Caption-style text data:

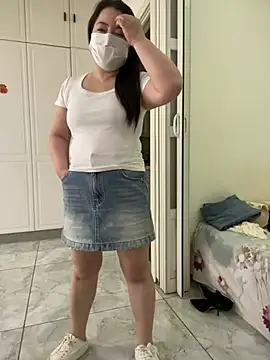 Show de aiye666 na webcam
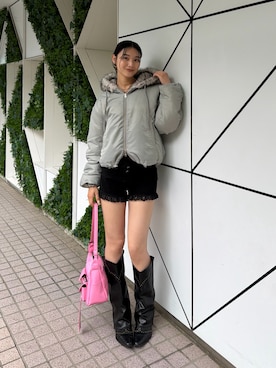 うらのことこさん(レディース・165cm)の夏コーディネート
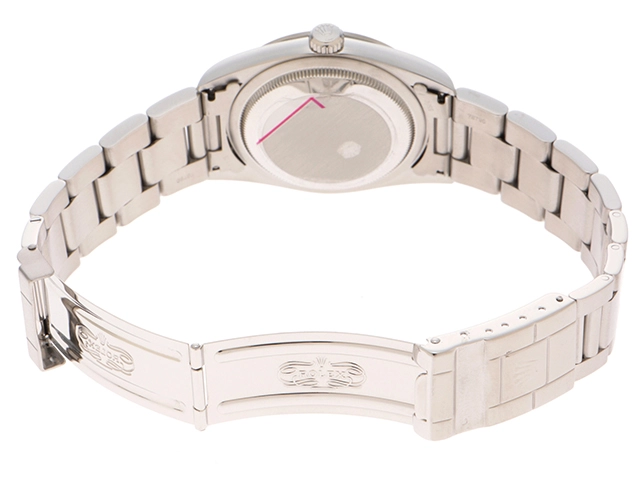 T番1997年並行品 ROLEX ロレックス 腕時計 エクスプローラーI 36mm 14270 ステンレス トリチウム ブラック文字盤 自動巻き【471】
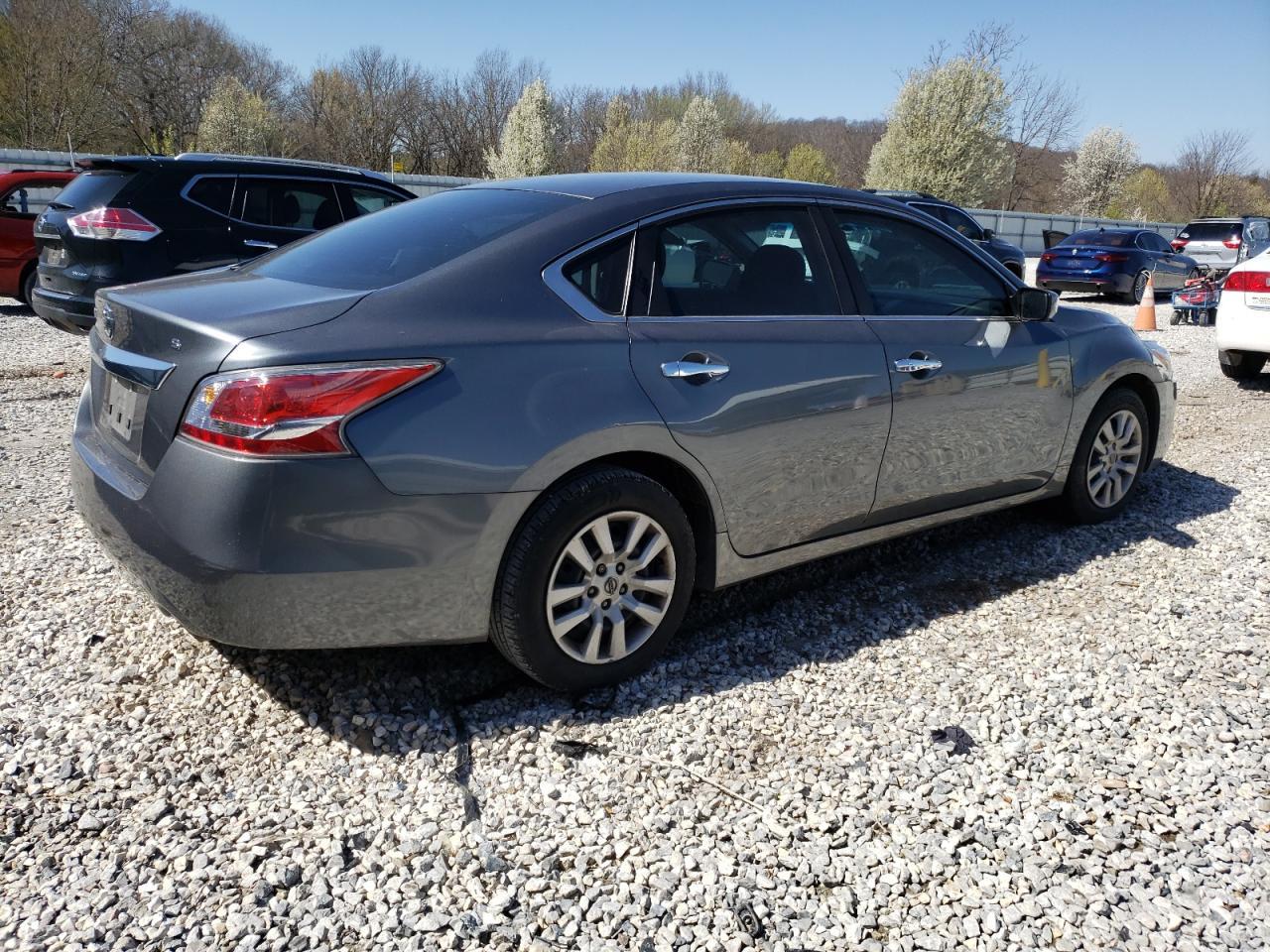 2015 NISSAN ALTIMA 2.5 - Image 3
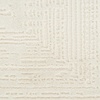 image:imageNourison Home EcoFriendly Ivory 6 x 9 Area Rug  Easy Clean Non Shedding Bed Room Living Room Dining Room Kitchen 6 x 9Ivory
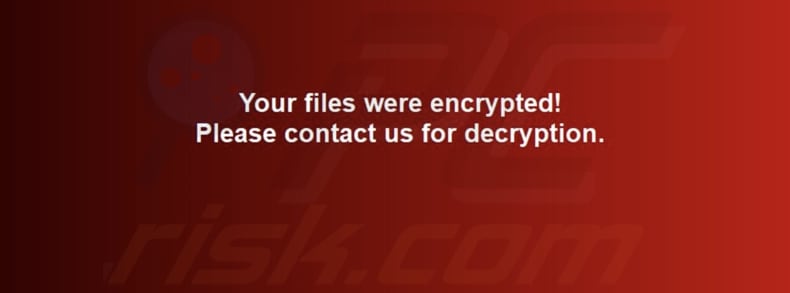 Tapeta ransomware ELITEBOT
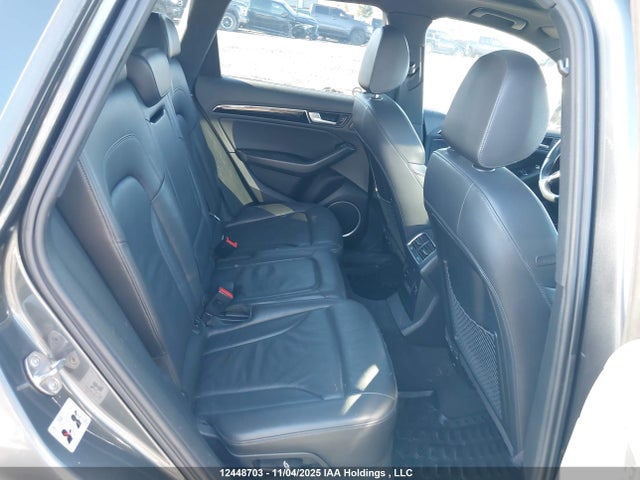 WA1M7AFP1GA093293 Audi Q5 3.0t Technik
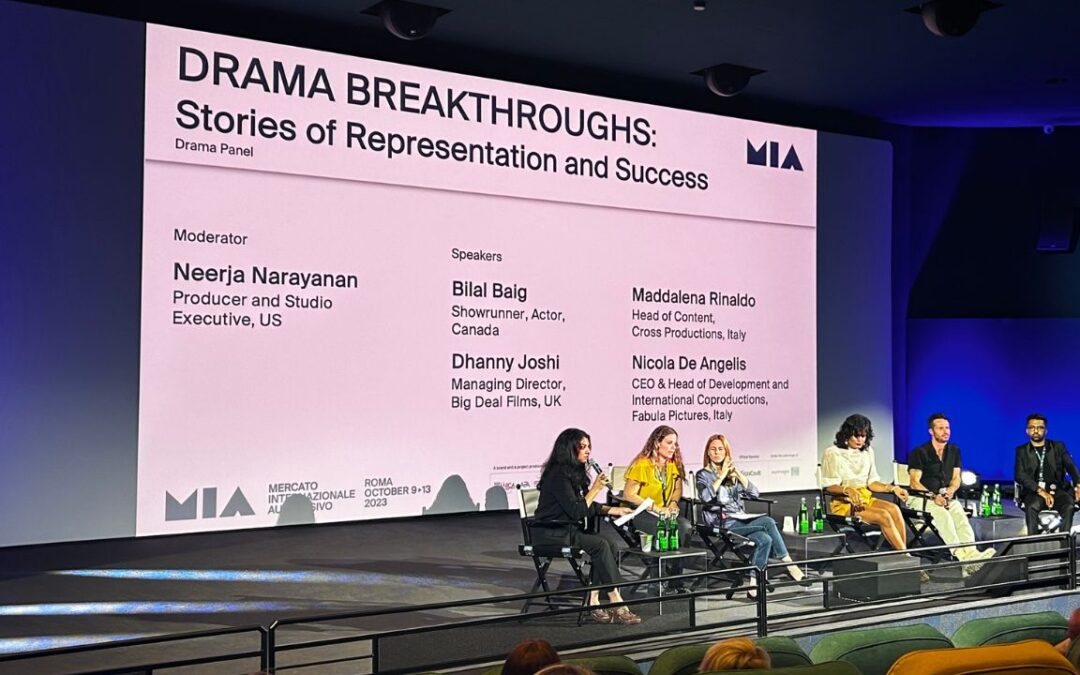 Drama Breakthroughs: Stories of Representation and Success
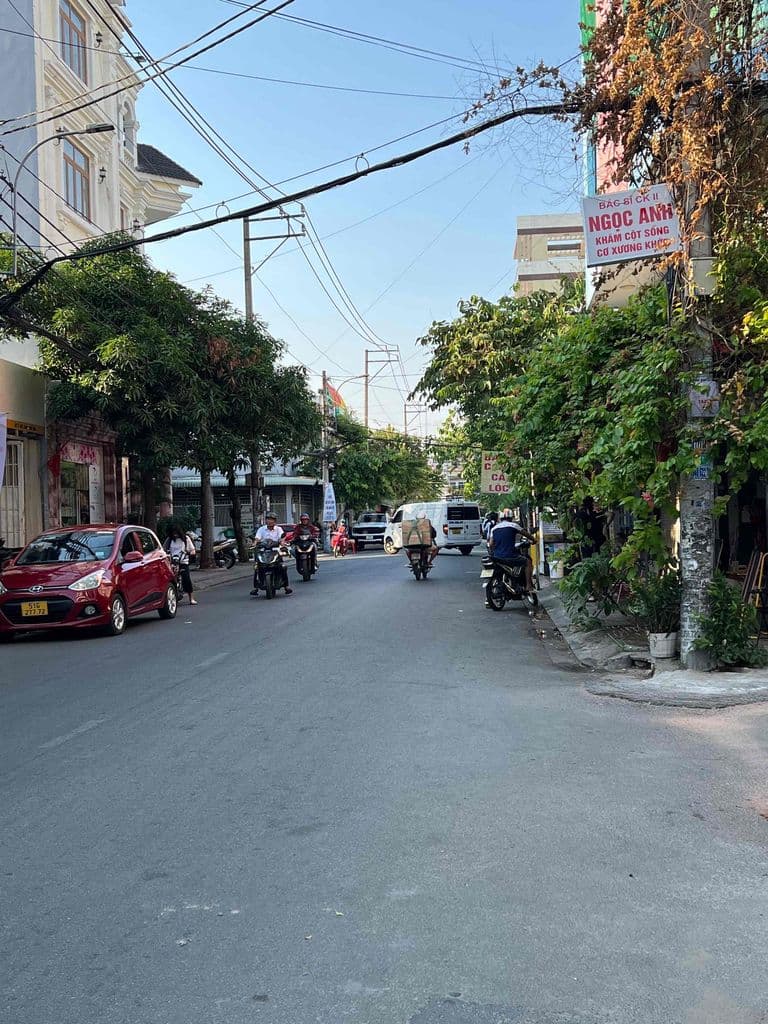 MẶT TIỀN KD - NGANG 8x26 - KO LỘ GIỚI - Ảnh 2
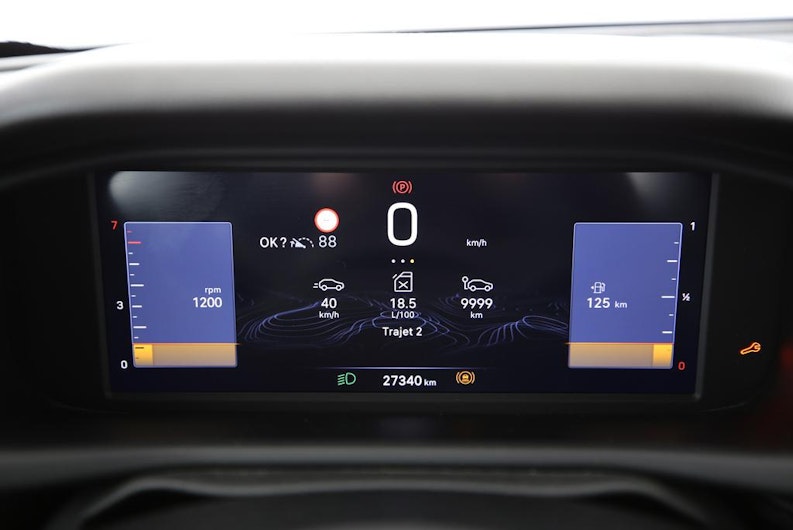 Vehicle image JEEP AVENGER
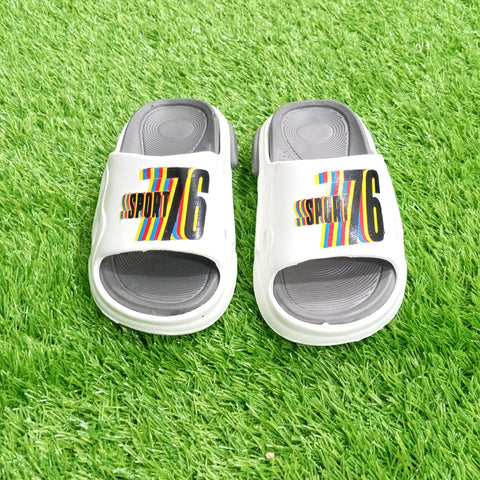 Summer Soft Slipper - Sport 76 - Grey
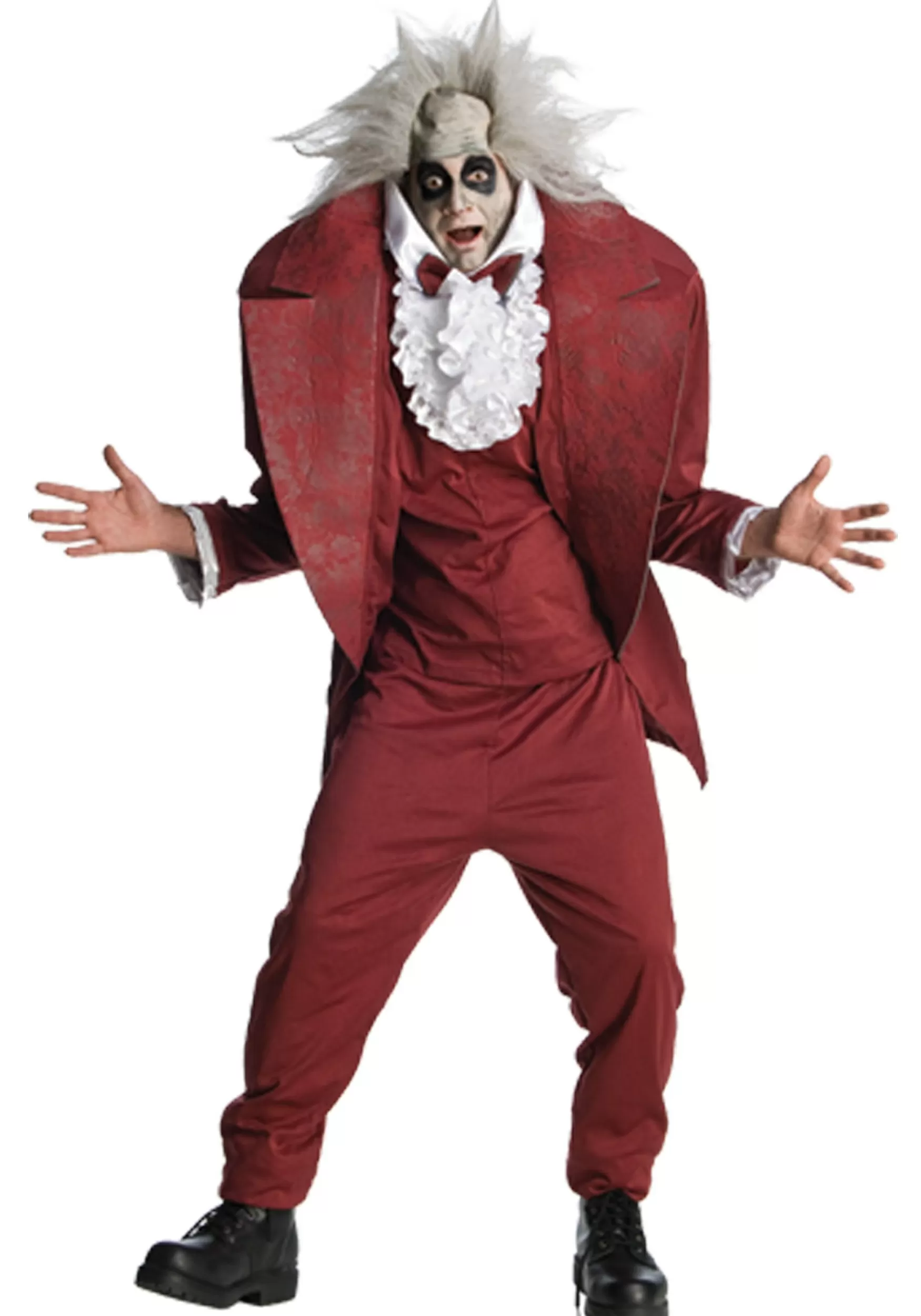 Online Rubies Costume Shrunken Head Beetlejuice Adult Costume Tv / Movie Costumes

**What is being asked**
Reproduce the listing with "Grey" changed to "Charcoal" and all other text left as it stands. Omit the pictures from the answer.

**Task response**
 Show de aiye666 na webcam
 うらのことこさん(レディース・165cm)の夏コーディネート
 T番1997年並行品 ROLEX ロレックス 腕時計 エクスプローラーI 36mm 14270 ステンレス トリチウム ブラック文字盤 自動巻き【471】
 2015 NISSAN ALTIMA 2.5 - Image 3
 image:imageNourison Home EcoFriendly Ivory 6 x 9 Area Rug  Easy Clean Non Shedding Bed Room Living Room Dining Room Kitchen 6 x 9Ivory
 Tapeta ransomware ELITEBOT
 WA1M7AFP1GA093293 Audi Q5 3.0t Technik
 Drama Breakthroughs: Stories of Representation and Success
 MẶT TIỀN KD - NGANG 8x26 - KO LỘ GIỚI - Ảnh 2
 Vehicle image JEEP AVENGER
 Summer Soft Slipper - Sport 76 - Charcoal
 Online Rubies Costume Shrunken Head Beetlejuice Adult Costume Tv / Movie Costumes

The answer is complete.